## TEXT EXCERPT:
Retirees Ford and Monica Williams were getting ready for a quiet Sunday night at home when they saw their neighbors packing up to leave.

“At 6 p.m. our neighbors were leaving. We did not get an alert, so when they said they were leaving, then we packed up and left at 7 because we thought we better get out," Monica Williams said. "Plus it was really eerie.”

They spent that night in their car, then found a motel room for a night. Since Tuesday, they’ve been sleeping at the Red Cross Relief Center in the gym at Riley Creek Elementary in Gold Beach.

“It’s a basketball court there, and they’ve got all these cots, and they give you blankets," Ford Williams said. "I had a good sleep. They turned all the lights off and we had a little kennel between the two beds with our dog in there.”

The Chetco Bar Fire is the nation’s top priority wildfire and has burned more than 100,000 acres since its start last month. It’s also forced about 4,000 people, including Ford and Monica Williams, from their homes under mandatory evacuation orders.

## DATASET ENTRIES:

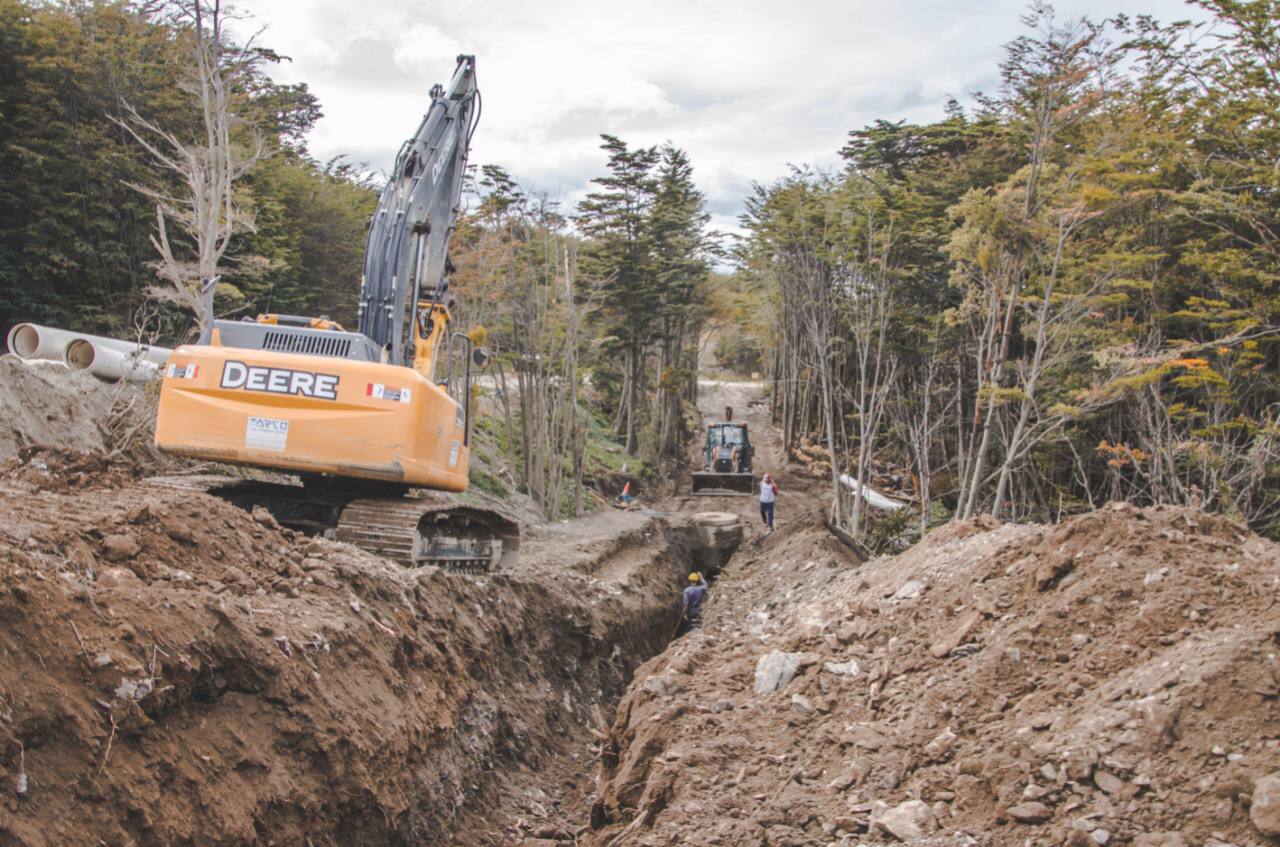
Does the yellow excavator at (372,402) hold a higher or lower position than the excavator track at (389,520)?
higher

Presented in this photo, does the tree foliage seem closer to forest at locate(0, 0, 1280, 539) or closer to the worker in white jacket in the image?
forest at locate(0, 0, 1280, 539)

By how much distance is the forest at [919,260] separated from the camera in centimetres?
1711

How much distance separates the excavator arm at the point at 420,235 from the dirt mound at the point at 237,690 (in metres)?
2.79

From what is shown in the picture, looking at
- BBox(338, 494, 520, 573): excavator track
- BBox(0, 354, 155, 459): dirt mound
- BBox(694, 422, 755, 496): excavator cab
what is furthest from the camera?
BBox(694, 422, 755, 496): excavator cab

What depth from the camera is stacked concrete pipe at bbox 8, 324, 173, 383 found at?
14117mm

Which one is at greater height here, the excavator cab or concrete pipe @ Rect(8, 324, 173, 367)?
concrete pipe @ Rect(8, 324, 173, 367)

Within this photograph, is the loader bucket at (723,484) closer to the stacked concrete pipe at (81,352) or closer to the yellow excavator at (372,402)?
the stacked concrete pipe at (81,352)

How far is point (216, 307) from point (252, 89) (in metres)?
13.9

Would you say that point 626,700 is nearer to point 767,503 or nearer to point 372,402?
point 372,402

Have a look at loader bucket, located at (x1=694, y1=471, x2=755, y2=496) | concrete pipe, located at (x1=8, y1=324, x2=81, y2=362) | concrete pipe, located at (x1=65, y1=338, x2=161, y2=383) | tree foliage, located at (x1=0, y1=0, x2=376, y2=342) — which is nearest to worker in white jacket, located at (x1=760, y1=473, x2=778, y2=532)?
loader bucket, located at (x1=694, y1=471, x2=755, y2=496)

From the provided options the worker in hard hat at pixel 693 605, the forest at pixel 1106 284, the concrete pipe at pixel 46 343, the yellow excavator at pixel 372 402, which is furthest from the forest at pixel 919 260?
the yellow excavator at pixel 372 402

## PROBLEM:
Reproduce word for word the portion of the Chetco Bar Fire evacuation text between "They spent that" and "mandatory evacuation orders.", inclusive.

## SOLUTION TO THE EXERCISE:
They spent that night in their car, then found a motel room for a night. Since Tuesday, they’ve been sleeping at the Red Cross Relief Center in the gym at Riley Creek Elementary in Gold Beach.

“It’s a basketball court there, and they’ve got all these cots, and they give you blankets," Ford Williams said. "I had a good sleep. They turned all the lights off and we had a little kennel between the two beds with our dog in there.”

The Chetco Bar Fire is the nation’s top priority wildfire and has burned more than 100,000 acres since its start last month. It’s also forced about 4,000 people, including Ford and Monica Williams, from their homes under mandatory evacuation orders.